PASSAGE PROVIDED:
----
Thursday, May 23, 2013

Absinthe

A Bar at the Folies-Bergere
Manet, 1882
 
 
Three weeks ago I received an email from a distant cousin requesting information on a mutual ancestor after viewing my tree on a genealogy site.  Born in 1944, this male cousin hails from a side of the family that has distinguished itself with producing boorish abusive alcoholics with a sense of humour that rarely deviates from references to genitalia and rectums. 
 
 
I think it is official now that when it comes to  relatives, close and distant, from this particular maternal line, the capacity to address other family members with respect or courtesy is completely absent.  The trait is to presume too heavily on the existence of  family connection and its privileges without having nurtured or maintained them: it is a sense of entitlement that has always been a one-way street.   There seems to be an hereditary cruelty that has been passed down through the generations and it shows up in a multiplicity of ways.  Mostly it comes as a stab in the back delivered during a time of crisis: funerals seem to be the agreed upon occasion.
 
 
I hope to divest myself very soon of the vestiges of a conditioned belief  that I must tolerate being spoken to and treated like I am a hole for the male relatives on my mother's side to take a dump into.  The Australian side of my family seem to be people who could never be accused of exemplary behaviour or responding with compassion and intelligence to their own kinfolk.  More and more I understand that my mother's side were little better than gutter-snipes, deeply envious and resentful of those who had what they did not.
----
DATASET CONTENT:
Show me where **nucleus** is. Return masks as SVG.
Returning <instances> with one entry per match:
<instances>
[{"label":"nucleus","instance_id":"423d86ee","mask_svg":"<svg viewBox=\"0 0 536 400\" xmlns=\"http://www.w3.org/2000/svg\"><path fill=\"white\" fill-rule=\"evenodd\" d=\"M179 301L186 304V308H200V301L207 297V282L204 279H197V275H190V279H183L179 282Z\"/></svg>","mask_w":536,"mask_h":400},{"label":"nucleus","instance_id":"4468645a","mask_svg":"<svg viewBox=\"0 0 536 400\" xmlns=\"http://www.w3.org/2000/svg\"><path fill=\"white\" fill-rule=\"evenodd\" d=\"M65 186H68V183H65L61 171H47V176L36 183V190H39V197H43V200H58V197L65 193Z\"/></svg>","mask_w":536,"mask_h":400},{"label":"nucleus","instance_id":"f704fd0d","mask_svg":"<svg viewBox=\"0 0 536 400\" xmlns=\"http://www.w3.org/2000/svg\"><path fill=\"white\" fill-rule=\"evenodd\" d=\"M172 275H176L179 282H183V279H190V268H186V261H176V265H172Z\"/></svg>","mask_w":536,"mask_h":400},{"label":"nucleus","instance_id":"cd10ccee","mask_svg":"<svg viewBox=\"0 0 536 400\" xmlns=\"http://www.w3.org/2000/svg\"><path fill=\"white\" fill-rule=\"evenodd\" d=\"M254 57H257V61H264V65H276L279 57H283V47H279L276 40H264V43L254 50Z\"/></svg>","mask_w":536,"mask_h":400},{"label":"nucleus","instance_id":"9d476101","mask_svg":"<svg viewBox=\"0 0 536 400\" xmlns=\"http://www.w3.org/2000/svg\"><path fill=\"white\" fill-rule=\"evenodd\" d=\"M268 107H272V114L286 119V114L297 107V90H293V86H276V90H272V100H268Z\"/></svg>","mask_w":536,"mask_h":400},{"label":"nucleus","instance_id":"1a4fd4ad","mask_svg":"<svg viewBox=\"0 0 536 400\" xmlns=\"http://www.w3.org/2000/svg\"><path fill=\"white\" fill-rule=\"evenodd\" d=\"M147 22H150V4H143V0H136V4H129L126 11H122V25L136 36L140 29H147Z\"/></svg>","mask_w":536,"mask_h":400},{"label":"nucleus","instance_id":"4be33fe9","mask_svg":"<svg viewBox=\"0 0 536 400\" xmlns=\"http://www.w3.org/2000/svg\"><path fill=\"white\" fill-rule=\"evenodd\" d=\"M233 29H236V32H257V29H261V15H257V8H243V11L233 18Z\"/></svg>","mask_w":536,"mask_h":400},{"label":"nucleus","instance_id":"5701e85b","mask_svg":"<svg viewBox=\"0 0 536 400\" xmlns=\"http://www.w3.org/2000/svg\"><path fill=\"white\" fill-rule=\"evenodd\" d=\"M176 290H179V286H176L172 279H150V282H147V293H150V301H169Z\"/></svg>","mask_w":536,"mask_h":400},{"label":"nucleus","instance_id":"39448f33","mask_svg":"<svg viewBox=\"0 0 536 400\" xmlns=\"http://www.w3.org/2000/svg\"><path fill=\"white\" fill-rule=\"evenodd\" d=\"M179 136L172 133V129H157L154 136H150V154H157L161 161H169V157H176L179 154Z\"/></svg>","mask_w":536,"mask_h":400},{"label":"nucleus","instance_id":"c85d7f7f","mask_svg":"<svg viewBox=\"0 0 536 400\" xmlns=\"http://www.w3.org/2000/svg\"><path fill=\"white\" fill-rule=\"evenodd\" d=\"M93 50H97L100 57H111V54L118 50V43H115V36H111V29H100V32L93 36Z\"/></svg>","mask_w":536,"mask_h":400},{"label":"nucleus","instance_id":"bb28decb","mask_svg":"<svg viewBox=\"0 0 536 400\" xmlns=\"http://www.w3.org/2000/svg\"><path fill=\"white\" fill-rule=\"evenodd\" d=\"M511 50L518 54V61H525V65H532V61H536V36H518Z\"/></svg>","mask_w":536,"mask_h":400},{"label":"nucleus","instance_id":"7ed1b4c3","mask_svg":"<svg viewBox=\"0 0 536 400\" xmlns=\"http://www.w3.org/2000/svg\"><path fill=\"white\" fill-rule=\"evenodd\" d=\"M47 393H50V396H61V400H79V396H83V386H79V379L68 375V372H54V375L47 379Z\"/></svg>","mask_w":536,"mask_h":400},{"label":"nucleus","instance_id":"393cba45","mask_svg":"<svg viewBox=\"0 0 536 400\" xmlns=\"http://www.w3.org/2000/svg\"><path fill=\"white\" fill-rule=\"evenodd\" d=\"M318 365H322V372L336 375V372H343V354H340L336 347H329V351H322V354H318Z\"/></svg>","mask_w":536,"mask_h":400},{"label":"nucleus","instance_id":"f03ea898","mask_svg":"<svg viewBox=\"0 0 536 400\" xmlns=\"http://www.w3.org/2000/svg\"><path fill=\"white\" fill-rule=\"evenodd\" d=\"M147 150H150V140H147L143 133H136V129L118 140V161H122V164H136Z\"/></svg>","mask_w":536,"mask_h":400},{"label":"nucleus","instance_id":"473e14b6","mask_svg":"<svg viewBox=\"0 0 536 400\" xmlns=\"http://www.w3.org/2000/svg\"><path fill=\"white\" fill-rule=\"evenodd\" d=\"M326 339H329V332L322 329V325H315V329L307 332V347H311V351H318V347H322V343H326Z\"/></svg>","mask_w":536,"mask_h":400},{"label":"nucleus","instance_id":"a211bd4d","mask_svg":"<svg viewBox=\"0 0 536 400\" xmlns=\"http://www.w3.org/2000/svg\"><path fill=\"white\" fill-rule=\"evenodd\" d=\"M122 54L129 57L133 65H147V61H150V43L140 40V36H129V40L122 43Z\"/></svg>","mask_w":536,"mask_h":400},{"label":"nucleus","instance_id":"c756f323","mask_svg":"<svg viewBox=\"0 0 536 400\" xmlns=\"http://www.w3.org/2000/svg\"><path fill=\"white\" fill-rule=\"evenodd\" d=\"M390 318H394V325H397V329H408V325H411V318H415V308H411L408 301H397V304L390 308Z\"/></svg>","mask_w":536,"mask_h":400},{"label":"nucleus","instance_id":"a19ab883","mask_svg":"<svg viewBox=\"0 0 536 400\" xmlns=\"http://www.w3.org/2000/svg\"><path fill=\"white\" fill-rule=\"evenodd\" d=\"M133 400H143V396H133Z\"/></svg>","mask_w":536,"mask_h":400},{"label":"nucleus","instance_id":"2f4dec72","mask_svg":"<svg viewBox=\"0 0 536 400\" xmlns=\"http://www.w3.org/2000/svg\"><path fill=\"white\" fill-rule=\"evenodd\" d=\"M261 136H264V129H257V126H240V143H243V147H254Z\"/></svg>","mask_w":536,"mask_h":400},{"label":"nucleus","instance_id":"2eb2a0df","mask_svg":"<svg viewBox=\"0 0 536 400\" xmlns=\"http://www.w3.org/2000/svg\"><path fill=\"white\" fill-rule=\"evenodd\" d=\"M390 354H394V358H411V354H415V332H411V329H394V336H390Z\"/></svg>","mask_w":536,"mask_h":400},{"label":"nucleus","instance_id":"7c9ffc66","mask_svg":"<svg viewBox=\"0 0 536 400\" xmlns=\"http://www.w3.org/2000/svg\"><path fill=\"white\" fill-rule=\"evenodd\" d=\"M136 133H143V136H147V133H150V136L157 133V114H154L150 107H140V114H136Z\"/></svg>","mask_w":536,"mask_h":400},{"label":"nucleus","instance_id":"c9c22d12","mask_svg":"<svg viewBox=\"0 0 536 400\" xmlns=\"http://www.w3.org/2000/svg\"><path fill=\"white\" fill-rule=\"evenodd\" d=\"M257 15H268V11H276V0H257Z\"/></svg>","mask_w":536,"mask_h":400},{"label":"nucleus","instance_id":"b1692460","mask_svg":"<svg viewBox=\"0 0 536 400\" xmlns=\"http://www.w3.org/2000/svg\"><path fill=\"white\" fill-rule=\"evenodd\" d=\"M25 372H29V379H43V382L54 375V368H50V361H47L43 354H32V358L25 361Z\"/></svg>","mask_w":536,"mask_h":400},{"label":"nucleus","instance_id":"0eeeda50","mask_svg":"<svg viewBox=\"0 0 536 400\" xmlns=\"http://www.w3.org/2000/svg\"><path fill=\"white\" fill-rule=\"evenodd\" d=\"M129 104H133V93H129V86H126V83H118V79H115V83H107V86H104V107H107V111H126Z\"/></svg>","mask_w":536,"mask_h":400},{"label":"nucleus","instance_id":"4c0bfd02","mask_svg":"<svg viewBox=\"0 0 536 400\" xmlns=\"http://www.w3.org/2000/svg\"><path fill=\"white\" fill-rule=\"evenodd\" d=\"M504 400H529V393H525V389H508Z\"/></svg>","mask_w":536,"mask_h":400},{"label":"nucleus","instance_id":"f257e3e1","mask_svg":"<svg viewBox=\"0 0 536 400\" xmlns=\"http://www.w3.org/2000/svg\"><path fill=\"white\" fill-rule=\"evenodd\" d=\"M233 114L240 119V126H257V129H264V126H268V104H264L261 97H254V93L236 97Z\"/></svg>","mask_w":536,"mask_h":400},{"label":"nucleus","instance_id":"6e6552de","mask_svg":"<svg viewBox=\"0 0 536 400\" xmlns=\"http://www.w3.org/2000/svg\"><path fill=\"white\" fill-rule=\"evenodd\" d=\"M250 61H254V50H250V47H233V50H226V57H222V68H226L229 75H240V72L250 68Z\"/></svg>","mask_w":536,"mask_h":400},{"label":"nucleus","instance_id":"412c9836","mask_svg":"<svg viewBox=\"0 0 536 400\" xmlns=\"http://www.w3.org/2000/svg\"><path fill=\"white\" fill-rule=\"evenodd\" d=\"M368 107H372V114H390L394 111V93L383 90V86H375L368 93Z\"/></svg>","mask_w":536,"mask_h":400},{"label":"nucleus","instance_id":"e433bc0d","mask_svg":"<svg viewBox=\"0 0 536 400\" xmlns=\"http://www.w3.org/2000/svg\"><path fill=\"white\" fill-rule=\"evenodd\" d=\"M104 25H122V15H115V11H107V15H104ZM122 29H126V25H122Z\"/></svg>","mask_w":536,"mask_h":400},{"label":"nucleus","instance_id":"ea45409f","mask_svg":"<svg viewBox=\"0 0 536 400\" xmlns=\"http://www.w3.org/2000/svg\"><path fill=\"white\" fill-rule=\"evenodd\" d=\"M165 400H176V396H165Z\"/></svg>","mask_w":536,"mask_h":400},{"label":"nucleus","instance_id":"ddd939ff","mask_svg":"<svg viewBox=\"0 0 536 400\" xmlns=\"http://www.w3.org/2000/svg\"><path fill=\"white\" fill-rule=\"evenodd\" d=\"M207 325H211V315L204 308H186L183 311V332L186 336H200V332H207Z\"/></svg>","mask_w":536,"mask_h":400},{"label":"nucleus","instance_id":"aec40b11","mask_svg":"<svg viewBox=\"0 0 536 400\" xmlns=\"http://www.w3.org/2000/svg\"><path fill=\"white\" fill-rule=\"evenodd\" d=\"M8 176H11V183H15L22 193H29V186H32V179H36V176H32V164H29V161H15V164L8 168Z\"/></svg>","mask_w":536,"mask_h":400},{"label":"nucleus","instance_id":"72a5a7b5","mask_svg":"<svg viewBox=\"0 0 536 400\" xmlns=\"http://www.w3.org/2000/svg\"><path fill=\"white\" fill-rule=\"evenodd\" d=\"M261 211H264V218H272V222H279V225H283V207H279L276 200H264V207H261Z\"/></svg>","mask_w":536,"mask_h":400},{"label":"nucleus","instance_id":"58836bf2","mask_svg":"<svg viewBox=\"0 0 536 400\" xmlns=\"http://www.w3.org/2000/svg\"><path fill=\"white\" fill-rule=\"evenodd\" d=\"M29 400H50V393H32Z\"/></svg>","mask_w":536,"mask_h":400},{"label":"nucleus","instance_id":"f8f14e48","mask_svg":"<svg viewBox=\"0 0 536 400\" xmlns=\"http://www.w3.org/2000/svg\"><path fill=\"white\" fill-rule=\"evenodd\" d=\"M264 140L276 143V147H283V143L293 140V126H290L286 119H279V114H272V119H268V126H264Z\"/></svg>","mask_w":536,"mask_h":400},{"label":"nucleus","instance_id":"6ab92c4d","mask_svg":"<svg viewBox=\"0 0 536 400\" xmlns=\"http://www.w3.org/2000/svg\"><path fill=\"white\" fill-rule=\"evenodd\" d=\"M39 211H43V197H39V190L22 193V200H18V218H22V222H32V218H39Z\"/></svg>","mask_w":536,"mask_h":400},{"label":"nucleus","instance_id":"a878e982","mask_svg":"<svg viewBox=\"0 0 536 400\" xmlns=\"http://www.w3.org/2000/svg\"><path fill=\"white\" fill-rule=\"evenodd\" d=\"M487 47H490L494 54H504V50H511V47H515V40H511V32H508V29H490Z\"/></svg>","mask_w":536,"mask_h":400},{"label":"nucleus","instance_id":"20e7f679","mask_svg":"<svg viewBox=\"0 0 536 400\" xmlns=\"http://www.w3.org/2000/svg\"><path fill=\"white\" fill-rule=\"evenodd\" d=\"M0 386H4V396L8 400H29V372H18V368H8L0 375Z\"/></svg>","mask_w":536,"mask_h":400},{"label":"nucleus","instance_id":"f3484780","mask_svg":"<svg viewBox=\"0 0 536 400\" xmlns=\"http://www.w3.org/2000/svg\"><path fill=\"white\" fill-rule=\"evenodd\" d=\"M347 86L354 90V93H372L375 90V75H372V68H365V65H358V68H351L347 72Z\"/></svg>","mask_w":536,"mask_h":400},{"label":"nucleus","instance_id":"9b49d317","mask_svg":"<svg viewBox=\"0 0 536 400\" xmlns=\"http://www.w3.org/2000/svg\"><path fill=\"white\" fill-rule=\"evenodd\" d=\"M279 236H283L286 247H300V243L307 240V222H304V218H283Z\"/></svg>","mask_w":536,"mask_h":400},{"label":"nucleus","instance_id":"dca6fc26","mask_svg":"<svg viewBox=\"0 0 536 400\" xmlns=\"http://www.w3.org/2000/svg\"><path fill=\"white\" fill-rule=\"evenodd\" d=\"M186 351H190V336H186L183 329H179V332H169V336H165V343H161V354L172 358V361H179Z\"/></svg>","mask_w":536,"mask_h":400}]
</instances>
----
WHAT YOU WILL DO:
(1) Summarize the blog post about the writer's maternal relatives in two sentences.
(2) Continue the blog post about the writer's maternal relatives, starting after its final sentence.
The material placed after the text comes from a separate source.

OUTPUTS IN ORDER:
(1) Three weeks earlier, the writer received an email from a distant male cousin, born in 1944, who asked about a shared ancestor after seeing the writer's tree on a genealogy site and who comes from a side of the family known for producing boorish, abusive alcoholics. The writer judges this maternal line to lack all respect or courtesy toward relatives, to show a one-way sense of entitlement and a hereditary cruelty that often surfaces at funerals, and hopes soon to abandon the conditioned belief that such treatment must be tolerated.

(2)
Factor in the Australian propensity for cutting down tall poppies and one is really behind the 8-ball in a family who literally eats their children.  Parents who sacrifice their children to preserve the lies they have told and are utterly devoid of a moral compass or a sense of integrity.
 
 
I do not know what a loving close-knit and safe family network looks or feels like. I definitely hold the Elders one-hundred per cent accountable for being too self-absorbed and short-sighted to consider how their love for interpersonal and impersonal conflict would contaminate the future they claimed they wanted to be better for their children.
 
 
It is always good to brush up against what I have left behind.  It is like receiving a vaccination needle that boosts my immunity to a poisonous pedagogy that runs deep in my culture and has so many torch-bearers.